▶ **What is required**
Every line of the entries below that mentions "uniformly" is to be copied out.

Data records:
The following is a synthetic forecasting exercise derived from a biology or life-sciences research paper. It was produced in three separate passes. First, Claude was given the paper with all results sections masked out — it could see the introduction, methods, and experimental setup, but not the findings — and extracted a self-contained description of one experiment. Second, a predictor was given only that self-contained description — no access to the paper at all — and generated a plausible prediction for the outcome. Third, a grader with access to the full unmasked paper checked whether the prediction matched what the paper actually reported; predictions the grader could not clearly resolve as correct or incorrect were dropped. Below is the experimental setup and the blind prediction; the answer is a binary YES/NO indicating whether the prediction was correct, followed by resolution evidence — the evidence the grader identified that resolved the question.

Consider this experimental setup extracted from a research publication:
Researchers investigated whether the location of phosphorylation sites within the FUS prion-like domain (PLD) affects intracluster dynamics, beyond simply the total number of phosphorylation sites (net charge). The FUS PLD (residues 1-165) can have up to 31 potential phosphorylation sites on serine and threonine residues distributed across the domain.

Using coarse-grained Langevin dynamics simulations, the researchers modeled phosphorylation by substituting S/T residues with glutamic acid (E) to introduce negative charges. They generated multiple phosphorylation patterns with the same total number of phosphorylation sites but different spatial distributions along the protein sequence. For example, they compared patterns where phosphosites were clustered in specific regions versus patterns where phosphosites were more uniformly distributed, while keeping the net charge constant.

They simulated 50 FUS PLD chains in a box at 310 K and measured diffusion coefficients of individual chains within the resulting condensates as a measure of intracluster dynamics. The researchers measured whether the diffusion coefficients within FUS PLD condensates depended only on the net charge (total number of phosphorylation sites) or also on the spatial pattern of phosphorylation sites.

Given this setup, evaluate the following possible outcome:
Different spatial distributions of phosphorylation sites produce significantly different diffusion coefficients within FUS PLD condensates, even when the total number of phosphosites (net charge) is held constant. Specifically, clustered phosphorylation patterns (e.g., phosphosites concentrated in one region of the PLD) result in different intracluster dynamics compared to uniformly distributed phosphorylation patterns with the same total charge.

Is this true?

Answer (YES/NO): YES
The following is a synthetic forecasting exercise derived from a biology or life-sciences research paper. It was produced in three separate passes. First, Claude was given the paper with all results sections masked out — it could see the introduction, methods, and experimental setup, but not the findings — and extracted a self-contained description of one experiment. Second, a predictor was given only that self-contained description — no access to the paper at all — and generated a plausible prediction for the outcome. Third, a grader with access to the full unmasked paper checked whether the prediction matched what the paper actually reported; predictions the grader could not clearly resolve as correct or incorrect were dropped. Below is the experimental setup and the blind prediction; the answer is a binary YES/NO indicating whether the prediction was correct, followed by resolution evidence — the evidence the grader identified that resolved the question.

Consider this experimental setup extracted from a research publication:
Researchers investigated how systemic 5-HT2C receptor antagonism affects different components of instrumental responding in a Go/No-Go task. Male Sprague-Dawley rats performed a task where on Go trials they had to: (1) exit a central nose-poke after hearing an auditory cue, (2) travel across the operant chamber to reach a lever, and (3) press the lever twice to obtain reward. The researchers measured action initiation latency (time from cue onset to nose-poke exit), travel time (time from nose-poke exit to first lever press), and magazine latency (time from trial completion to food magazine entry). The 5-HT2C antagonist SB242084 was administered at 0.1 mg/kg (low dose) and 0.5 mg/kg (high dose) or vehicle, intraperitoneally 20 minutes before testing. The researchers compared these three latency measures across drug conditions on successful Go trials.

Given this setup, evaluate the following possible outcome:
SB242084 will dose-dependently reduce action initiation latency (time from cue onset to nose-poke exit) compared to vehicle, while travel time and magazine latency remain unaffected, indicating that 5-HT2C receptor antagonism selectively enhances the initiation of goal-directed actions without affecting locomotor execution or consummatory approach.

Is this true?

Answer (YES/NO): NO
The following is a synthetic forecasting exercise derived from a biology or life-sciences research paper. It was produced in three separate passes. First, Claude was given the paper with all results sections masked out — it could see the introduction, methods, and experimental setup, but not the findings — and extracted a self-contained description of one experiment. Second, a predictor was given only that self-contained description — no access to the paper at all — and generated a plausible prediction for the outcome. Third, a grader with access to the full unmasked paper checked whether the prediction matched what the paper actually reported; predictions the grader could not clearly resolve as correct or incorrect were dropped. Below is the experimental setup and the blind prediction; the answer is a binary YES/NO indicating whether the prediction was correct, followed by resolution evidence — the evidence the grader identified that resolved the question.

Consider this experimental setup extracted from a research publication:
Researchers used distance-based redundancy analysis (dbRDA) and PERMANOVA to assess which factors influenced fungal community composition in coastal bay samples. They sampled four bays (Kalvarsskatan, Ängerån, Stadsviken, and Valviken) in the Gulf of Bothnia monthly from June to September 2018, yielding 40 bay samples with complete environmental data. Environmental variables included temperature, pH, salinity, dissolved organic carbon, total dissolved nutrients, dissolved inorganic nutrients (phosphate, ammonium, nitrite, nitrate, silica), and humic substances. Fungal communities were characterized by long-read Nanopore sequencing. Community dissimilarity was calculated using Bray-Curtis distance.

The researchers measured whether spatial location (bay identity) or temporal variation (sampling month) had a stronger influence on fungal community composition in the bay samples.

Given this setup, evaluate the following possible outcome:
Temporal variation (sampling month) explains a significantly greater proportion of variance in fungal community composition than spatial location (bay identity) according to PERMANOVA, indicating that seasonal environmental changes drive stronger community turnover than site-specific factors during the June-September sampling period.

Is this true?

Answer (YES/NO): YES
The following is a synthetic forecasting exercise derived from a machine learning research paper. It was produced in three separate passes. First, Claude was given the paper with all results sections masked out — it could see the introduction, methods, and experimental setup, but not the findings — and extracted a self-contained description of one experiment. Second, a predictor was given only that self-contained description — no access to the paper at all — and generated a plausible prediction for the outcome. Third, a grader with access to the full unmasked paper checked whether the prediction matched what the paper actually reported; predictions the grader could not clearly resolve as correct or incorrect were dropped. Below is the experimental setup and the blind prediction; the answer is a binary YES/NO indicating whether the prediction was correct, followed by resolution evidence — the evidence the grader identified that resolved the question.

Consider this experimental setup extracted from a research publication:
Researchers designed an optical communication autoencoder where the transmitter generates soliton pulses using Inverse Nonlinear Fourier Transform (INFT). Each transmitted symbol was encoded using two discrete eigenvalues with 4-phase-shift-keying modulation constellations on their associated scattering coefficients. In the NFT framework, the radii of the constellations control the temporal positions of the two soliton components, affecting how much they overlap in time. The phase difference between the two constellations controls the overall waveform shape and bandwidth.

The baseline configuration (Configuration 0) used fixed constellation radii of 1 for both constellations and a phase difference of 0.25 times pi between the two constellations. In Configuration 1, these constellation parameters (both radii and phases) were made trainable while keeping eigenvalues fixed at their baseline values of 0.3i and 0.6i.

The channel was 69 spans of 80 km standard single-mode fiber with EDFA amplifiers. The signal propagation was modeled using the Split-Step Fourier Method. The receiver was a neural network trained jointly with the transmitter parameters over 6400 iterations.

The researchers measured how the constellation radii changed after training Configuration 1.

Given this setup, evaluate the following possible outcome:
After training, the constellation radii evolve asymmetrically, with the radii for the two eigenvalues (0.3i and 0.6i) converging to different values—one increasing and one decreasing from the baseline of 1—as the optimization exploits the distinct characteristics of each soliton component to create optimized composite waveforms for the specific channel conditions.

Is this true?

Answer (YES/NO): YES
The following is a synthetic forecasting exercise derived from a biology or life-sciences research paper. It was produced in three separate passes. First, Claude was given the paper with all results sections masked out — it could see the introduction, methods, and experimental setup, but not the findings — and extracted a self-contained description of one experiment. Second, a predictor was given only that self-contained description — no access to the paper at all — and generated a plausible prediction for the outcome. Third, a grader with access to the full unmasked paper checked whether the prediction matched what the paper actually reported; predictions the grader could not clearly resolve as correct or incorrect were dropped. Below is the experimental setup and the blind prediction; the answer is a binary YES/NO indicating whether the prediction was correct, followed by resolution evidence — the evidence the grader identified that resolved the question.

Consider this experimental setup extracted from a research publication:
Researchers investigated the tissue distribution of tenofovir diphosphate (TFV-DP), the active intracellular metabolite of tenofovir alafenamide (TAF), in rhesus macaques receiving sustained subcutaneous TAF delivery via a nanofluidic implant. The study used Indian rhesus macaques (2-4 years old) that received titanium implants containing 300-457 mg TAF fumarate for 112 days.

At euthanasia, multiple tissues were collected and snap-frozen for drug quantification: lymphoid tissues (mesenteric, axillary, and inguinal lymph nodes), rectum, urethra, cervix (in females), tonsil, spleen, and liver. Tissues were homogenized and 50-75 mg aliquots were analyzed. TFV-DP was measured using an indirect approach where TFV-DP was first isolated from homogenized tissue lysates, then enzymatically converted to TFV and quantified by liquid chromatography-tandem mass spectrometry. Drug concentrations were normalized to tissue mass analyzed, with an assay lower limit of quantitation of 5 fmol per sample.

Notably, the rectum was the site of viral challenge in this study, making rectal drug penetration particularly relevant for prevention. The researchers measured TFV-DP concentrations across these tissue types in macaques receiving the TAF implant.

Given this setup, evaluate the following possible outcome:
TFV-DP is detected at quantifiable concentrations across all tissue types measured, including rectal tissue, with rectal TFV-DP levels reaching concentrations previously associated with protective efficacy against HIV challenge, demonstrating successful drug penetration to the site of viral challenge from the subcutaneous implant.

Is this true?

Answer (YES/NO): NO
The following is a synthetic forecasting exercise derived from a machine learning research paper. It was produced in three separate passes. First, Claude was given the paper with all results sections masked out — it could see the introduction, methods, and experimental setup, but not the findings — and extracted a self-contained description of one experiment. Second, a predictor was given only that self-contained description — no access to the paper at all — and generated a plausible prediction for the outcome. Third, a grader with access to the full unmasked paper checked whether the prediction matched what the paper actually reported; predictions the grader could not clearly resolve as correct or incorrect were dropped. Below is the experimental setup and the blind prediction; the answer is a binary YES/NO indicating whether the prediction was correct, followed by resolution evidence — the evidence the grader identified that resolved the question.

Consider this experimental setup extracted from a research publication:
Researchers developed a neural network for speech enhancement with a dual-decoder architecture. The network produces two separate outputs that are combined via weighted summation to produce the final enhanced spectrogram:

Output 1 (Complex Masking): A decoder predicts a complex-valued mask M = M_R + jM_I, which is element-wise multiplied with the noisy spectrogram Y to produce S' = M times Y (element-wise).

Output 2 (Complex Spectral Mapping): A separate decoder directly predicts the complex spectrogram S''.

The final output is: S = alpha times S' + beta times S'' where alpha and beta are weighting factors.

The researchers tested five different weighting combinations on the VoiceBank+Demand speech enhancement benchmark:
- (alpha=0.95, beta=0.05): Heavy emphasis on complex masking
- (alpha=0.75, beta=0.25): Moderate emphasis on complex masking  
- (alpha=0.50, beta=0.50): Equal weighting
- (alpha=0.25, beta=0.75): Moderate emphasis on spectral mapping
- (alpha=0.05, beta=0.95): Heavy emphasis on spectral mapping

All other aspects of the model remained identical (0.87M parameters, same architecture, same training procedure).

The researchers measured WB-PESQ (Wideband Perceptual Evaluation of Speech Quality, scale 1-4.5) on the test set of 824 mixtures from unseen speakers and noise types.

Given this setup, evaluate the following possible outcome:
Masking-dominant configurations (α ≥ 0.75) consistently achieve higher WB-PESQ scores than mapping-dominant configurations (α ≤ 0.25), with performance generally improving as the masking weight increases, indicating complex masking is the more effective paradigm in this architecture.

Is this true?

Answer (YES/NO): NO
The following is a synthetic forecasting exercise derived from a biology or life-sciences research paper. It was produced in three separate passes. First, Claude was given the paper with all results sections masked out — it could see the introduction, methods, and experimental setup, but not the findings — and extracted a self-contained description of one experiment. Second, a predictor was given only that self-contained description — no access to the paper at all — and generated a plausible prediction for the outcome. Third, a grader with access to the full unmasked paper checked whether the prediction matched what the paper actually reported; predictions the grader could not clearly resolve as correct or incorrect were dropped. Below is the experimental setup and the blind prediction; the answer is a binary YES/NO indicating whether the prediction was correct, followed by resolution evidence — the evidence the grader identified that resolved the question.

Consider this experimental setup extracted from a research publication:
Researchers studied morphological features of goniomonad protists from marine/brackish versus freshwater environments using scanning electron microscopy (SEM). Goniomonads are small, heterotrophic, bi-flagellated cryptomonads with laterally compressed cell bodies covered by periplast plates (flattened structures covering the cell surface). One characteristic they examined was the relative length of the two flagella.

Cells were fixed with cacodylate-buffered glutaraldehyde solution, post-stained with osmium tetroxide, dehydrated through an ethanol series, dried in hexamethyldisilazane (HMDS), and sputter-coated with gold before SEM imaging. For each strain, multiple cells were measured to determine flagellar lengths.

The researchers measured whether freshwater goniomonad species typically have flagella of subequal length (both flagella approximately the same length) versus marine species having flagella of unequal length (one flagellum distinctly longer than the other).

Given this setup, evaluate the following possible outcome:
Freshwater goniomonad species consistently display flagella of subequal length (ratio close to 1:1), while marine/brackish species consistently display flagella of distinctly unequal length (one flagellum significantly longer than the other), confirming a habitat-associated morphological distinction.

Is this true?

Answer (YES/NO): NO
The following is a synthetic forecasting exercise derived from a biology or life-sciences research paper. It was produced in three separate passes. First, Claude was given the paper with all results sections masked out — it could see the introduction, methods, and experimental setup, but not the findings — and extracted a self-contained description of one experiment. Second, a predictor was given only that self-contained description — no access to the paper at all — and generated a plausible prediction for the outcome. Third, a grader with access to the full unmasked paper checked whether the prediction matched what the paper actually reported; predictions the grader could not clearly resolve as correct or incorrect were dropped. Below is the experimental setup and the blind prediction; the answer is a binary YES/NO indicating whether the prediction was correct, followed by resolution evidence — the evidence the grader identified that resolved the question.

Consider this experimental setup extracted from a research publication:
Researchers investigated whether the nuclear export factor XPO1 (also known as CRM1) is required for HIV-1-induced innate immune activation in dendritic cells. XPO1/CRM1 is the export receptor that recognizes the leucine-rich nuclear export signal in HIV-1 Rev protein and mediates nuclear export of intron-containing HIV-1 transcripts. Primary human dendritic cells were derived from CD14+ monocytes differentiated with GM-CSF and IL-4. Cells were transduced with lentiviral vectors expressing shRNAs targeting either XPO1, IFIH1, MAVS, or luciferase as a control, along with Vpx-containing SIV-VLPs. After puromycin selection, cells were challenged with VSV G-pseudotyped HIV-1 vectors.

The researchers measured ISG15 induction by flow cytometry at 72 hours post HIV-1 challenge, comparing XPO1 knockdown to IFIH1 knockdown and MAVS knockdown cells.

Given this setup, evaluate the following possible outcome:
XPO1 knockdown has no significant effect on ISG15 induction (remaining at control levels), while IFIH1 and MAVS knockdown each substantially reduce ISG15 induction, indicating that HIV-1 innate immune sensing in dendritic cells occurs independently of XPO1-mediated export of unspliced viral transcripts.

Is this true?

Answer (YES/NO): NO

▶ **Exercise answer**
Using coarse-grained Langevin dynamics simulations, the researchers modeled phosphorylation by substituting S/T residues with glutamic acid (E) to introduce negative charges. They generated multiple phosphorylation patterns with the same total number of phosphorylation sites but different spatial distributions along the protein sequence. For example, they compared patterns where phosphosites were clustered in specific regions versus patterns where phosphosites were more uniformly distributed, while keeping the net charge constant.
Different spatial distributions of phosphorylation sites produce significantly different diffusion coefficients within FUS PLD condensates, even when the total number of phosphosites (net charge) is held constant. Specifically, clustered phosphorylation patterns (e.g., phosphosites concentrated in one region of the PLD) result in different intracluster dynamics compared to uniformly distributed phosphorylation patterns with the same total charge.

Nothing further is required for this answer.